Foreigners do not have any right to enter or remain in our country. They do so at our pleasure. That makes the rest of your babble irrelevant.
Due process doesn't mean what you think it means.
Oh man that's so sad.
Well, anyway.
CBP Is Deporting Cruise Ship Crew Over Child Pornography Allegations ... Ricci Levy, the president and CEO of the Woodhull Freedom Foundation, a group that advocates for sexual freedom
https://www.youtube.com/watch?v=N4BbxV3iJg8
+1 People are being deported for allegedly letting wolves into the hen house; to weigh in on the issue we got an advocate for wolf freedom.
This is what fascism looks like. And bonus bad it will hurt the US economy if non-US crews don’t want to take on US destinations.
Is this the new leftist thing? Throw out words incorrectly, try to trick other retards?
"This is what fascism looks like"
No Tony.
If you’re threatening free speech you’re a fascist.
If you’re illegally censoring social media you’re a fascist.
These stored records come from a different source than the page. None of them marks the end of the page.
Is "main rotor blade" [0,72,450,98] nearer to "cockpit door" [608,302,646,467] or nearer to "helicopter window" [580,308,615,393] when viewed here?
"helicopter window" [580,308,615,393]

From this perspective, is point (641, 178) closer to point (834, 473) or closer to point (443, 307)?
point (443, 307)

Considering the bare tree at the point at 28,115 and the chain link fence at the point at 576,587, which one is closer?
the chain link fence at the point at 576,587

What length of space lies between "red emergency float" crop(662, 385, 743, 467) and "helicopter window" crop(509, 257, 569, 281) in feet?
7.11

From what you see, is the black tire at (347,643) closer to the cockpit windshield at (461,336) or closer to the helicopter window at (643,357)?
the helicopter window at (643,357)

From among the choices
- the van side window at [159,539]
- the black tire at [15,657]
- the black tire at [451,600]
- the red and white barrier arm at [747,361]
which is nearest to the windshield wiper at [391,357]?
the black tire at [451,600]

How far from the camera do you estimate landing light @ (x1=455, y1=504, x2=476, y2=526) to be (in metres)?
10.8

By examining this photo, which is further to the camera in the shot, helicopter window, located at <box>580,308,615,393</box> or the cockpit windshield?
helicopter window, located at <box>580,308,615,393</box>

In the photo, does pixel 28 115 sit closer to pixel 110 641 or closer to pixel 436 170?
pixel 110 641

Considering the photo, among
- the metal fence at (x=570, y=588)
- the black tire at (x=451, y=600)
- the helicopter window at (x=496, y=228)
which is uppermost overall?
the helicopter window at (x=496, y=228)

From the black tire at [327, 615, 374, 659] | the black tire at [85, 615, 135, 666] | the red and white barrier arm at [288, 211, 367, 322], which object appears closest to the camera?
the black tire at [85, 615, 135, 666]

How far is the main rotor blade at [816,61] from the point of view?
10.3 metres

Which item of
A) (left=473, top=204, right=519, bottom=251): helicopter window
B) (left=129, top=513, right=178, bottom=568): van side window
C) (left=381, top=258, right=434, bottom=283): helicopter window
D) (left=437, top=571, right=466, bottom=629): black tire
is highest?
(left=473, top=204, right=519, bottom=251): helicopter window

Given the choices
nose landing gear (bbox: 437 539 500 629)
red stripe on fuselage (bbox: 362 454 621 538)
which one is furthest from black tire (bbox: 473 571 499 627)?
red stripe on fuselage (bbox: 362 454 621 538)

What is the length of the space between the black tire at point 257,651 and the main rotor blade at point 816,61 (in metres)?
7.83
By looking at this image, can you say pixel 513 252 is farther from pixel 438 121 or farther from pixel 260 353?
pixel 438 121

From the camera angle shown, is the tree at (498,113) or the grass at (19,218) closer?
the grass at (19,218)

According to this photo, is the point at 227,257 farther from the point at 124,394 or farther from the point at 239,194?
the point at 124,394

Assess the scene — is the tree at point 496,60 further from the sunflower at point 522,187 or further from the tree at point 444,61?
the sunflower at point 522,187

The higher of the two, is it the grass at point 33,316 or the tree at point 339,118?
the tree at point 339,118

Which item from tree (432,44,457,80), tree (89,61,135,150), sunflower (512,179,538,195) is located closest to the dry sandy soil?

If you’re trying to disenfranchise the voting rights of others you’re a fascist.
If you try to bankrupt, then imprison, then shoot your political opponents you’re a fascist.
If you run Hollywood-produced kangaroo courts in congress you’re a fascist.
If you start impeachment proceedings that you know are phony and based on evidence you manufactured you’re a fascist.
If you’re trying to control the language of others you’re a fascist.
If you control the news media you’re the fascist.
The Biden administration and Democrats did every bit of that and more and you didn't care. In fact your Nazi ass celebrated it.
MAGA lies. Biden was not a fascist under any definition. Trump is.
Lies from steaming pile of TDS-addled shit. Fuck off and die, asswipe.
"Advocacy groups..."
Stop right there.
Establish some, at least minimal, level of believability before typing one more word, asshole.
He doesn't have to. They did away with honesty back in 2016.
Why do I get the feeling that according to Reason a foreign born person possessing child porn is not a valid reason to keep that person out of the USA?
So the cultists deem that brown foreigners are really illegal even when they're not.
Such good little Germans, you are.
"So the cultists deem that brown foreigners are really illegal even when they're not."
No, the cultists are posting lies like this, slimy pile of TDS-addled shit
All credibility lost right there. "You're guilty of whatever I say you are." This is just a ploy to get kick non-whites out of the country.
As a raging case of TDS-addled shit, you lost all credibility a long time ago. Fuck off and die, shitstain.
Irritability, anger issues, repeating the same phrase over and over again... it all makes sense now.
You're a stroke victim aren't you ?
The reason for the deportations is being in the US illegally. The allegations are merely what attracted the attention of CBP.